CRITICAL & CURATORIAL PRACTICES
IN DESIGN EXHIBITION

GLEN EIRA GALLERY

6th October – 12th November

Including Works from The Museum of Disappearing Interiors
Part Architecture | Part Archive | Parts Unkown

The Endless Interior borrows from Frederick Kiesler’s idea of Vienna as an ‘endless interior’. The exhibition continues an ongoing survey into the oeuvres of European-trained émigré creatives in Australia and New Zealand in the post-war period. European exiles cast their influence across the entire sphere of Antipodean artistic practice and the fully designed and carefully crafted interior was the nucleus of their contribution to modernist Australia. Significant material culture from this crucible of modernity, including furniture, artworks and archival research material will feature in the exhibition.

The exhibition will be turned into a ‘living exhibition’ through the participation of master’s students from the Melbourne School of Design. The gallery will be transformed into a curatorial laboratory with students exhibiting work from Critical & Curatorial Practices in Design 2023 as a collective show titled, ‘The Museum of Disappearing Interiors’.

Frederick Kiesler worked for a period with Adolf Loos, was an architect, theoretician, theater designer, artist and sculptor. His famous drawing of Vienna’s Karlsplatz in the 1920s, was published in the July 1961 issue of Progressive Architecture – portraying a city of interiors where he suggests that the visible city is but the cover for a single vast interior. He insisted that there were not only “extraordinary individuals, but extraordinary groups and, most significantly, meeting places, private apartments, studios, and above all cafés where people would gather”.

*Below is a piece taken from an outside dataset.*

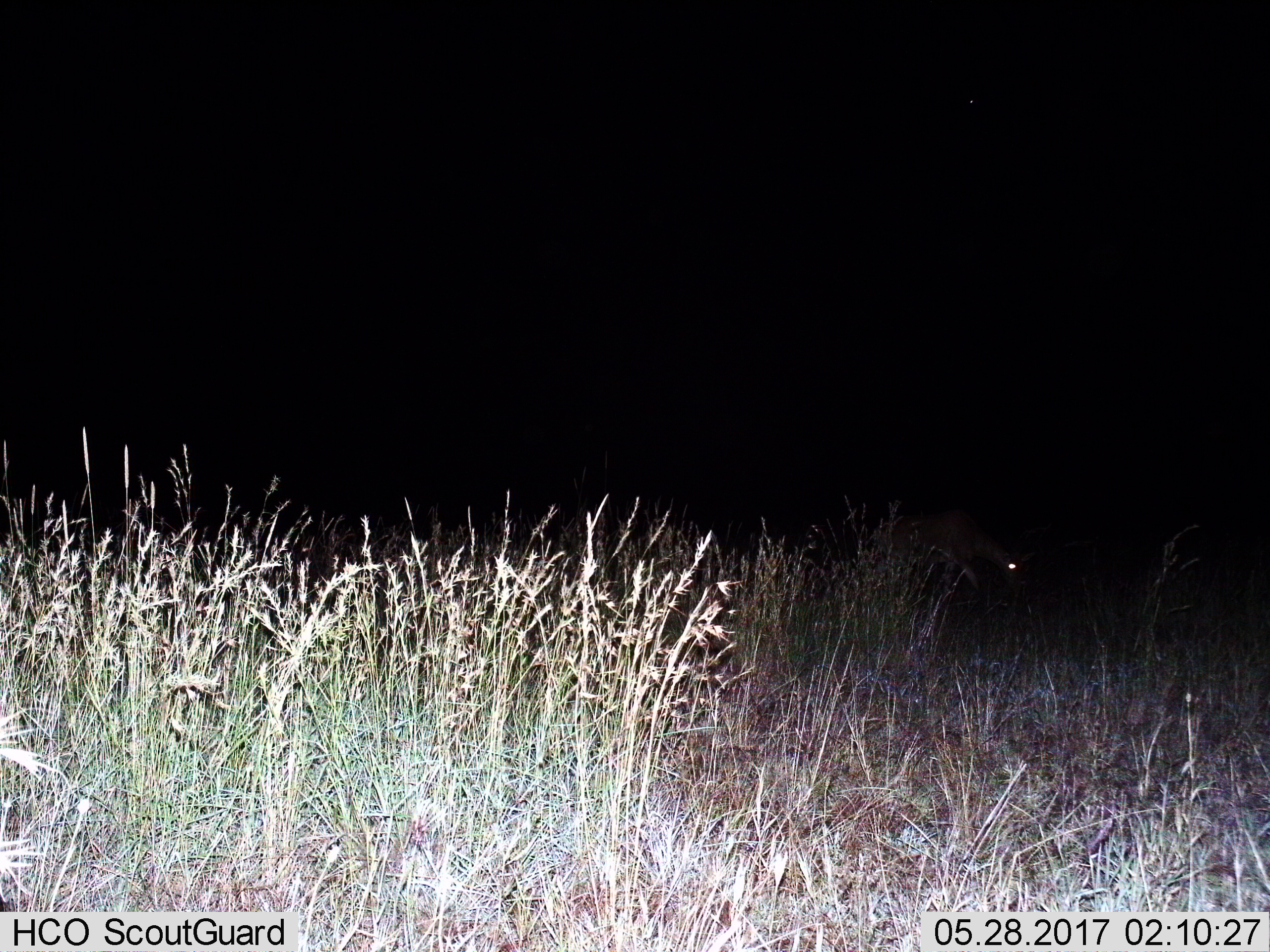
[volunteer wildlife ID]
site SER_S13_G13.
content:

The ‘Endless Interior’ forms part of a collaborative research project led by the Australian Centre for Architectural History, Urban and Cultural History (ACAHUCH). The research explores a group of emigres including: Heinrich Kulka who settled in Aukland, Ernst and Anna Plischke who settled in Wellington, familiar names like Ernest Fooks, Karl Hofmann, Gertrude Hofmann ,Frederic Rosenbaum, Henry Manne, Slawa Duldig, Louis Kahan, Andor Meszaros, Ernst Deutsch and kurt Popper who all settled here in Melbourne. Margaret Michaelis, Grete Weissenstein,  Paul Kafka, Harry Seidler, Ernst Korner and Hugo Stossel who all settled in Sydney. Robert Sheldon and Fritz Kos who settled in Perth and Karl and Gertrude Langer who settled in Brisbane to name just a few. The exhibition, ‘The Endless Interior’ at Glen Eira gallery from Oct-Nov 2023 is a prelude to a larger exhibition and research project that will hopefully travel to Vienna in the coming years.

Amongst this diaspora were artists, designers, dancers, furniture makers, photographers, architects and landscape architects. Significant material culture from this crucible of modernity, including artworks and furniture, also migrated around the world including to Australia and New Zealand. Over eighty years on, Austria to the Antipodes proposes to be the first major exhibition to explore this Viennese-Antipodean legacy by returning this material culture and the émigrés’ Antipodean work in exile back to Vienna.

MAIN IMAGE:
Frederick Kiesler: The Endless House 1959.